Senator, with all due respect your staff did you a real disservice by not doing their homework before you published Watch for dramatic declines in employer-provided health insurance based on old, discredited news and McKinsey’s own walkback of it.

The McKinsey study that “points to a radical restructuring of employer-sponsored health benefits” that started this thread made the bold prediction that 30% or more of employers would drop their ESI and that from 50 to 100 Million people would be dumped into the exchanges.

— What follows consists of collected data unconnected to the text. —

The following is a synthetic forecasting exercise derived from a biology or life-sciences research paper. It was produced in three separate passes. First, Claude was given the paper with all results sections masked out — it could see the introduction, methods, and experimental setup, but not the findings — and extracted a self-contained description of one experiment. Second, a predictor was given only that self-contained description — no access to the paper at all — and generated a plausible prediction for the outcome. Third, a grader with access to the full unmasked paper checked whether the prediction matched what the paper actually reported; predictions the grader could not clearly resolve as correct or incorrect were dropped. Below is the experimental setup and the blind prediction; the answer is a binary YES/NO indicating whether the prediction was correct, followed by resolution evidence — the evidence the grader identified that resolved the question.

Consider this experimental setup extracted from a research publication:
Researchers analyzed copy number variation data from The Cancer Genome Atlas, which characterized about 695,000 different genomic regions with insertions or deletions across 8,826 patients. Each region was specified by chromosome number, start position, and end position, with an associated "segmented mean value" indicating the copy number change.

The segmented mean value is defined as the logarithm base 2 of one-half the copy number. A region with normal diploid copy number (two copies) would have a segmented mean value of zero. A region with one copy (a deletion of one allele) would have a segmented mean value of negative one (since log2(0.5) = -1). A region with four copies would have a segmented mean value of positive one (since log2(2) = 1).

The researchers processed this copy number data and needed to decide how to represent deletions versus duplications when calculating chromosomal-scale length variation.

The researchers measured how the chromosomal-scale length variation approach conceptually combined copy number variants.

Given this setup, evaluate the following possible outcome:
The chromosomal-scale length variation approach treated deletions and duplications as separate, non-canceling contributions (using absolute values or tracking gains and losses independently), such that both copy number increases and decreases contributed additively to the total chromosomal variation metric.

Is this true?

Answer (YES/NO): NO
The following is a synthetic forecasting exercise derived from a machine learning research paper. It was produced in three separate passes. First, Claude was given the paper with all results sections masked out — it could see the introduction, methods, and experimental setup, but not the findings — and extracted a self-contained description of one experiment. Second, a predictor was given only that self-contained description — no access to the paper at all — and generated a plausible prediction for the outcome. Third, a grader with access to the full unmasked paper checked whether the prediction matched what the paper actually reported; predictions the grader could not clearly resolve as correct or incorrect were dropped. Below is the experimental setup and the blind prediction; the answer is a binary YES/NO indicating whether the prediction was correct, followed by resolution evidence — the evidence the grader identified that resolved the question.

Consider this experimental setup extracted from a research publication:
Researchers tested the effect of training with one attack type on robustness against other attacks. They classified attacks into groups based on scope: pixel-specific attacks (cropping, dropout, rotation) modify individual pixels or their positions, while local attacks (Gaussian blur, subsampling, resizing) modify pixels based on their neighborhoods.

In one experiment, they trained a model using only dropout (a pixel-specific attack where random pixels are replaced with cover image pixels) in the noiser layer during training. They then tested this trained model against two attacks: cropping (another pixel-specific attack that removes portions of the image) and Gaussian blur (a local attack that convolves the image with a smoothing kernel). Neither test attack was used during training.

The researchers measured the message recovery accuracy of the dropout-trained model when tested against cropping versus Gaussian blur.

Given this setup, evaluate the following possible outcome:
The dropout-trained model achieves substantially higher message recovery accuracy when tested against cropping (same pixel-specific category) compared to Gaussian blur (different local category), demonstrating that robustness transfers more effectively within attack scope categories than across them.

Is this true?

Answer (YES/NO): YES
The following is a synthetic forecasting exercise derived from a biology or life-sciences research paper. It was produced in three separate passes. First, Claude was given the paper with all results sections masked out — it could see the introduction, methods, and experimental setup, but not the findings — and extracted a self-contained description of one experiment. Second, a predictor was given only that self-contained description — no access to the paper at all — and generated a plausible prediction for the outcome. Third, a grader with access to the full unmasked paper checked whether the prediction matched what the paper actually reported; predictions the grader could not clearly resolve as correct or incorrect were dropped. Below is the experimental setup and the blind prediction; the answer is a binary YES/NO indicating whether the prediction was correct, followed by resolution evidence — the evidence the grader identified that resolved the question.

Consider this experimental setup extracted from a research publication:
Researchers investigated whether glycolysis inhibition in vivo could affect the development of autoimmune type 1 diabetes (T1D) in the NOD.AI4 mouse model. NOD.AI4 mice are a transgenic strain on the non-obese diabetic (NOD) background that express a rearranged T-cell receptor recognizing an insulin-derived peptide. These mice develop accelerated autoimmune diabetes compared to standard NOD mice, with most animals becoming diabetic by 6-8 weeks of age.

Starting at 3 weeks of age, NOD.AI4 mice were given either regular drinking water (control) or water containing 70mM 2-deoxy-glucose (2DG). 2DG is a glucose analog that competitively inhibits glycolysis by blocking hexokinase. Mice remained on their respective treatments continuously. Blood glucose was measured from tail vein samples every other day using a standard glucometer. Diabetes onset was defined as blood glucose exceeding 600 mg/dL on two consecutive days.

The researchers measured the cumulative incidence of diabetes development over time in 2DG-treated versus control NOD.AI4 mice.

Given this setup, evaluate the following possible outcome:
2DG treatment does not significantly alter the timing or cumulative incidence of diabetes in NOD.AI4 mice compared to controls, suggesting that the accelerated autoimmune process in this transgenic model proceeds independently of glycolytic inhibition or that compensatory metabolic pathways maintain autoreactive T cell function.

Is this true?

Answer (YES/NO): NO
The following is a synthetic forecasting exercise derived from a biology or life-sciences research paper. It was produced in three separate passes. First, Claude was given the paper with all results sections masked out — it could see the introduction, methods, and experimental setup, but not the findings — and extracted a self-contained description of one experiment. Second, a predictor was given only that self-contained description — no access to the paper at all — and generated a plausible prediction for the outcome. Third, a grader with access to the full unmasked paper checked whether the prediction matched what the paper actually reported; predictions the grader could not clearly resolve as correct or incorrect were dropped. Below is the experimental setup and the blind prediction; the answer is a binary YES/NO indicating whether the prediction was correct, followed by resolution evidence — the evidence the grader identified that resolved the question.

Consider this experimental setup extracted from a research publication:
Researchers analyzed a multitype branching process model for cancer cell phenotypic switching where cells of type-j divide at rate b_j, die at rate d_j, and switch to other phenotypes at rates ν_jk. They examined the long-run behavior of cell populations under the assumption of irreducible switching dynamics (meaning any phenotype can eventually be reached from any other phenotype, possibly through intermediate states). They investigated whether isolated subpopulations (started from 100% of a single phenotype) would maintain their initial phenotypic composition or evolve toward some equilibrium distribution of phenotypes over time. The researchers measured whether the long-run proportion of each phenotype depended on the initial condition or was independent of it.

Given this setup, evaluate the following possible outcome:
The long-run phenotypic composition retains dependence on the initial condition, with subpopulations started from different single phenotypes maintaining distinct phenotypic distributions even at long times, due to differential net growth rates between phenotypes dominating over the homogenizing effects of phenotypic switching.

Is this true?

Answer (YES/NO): NO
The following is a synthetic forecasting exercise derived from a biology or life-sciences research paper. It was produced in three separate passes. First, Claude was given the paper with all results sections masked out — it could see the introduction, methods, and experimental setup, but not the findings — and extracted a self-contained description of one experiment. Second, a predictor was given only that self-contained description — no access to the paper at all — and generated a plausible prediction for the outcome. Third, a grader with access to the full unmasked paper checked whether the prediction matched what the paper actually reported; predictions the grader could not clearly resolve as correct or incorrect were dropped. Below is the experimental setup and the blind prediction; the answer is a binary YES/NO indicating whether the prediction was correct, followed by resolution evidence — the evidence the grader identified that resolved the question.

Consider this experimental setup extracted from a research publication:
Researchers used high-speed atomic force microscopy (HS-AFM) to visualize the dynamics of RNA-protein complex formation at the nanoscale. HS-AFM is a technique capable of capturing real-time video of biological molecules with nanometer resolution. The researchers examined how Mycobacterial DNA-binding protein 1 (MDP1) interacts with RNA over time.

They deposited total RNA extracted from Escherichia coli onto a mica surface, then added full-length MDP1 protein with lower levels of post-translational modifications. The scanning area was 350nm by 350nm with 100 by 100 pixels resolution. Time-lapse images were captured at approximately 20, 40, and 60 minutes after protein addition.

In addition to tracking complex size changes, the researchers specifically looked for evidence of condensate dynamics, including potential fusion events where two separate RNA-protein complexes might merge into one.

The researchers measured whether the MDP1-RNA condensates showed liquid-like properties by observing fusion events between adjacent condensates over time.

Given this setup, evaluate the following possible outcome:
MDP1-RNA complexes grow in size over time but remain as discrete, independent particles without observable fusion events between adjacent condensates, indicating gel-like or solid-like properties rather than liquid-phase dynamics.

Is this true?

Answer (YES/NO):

When challenged on their findings McKinsey, after 2 weeks and a letter from the Senate Finance Committee released their 29 pages of questions and methodologies and included this statement:

  • The survey …”was not intended as a predictive economic analysis of the impact of the Affordable Care Act.” . . . [T]he survey was more of a point-in-time reading of employer opinion. “As noted, the survey only captured current attitudes,”

Other Research

The survey’s headline grabbing results are a huge divergence from every other study done by CBO, SHADACRobert Wood Johnson FoundationAvalereBooz AllenThe Urban InstituteMercer , Rand and others that showed just the opposite.

Three recent surveys done by benefits professionals who are in the trenches with clients in the mid-market everyday are also starkly at odds with the McKinsey study.

  • McGraw Wentworth, the largest independent benefits broker in MI and 8th largest independent in the nation, (500+ employers surveyed)
  • Corporate Synergies (156 financial execs interviewed) , a large NJ/Philadelphia broker, the third largest independent benefits consulting firm in the nation
  • United Benefit Advisors (12,000+ employers surveyed), an affiliate group of 140 mid market benefits brokers and the 5th largest benefit advisory group in the US.

They all reported little inclination by employers to drop coverage due to the law. This is also in keeping with the International Foundation of Employee Benefit Plans (IFEBP) found with <1% of employers planning to drop coverage.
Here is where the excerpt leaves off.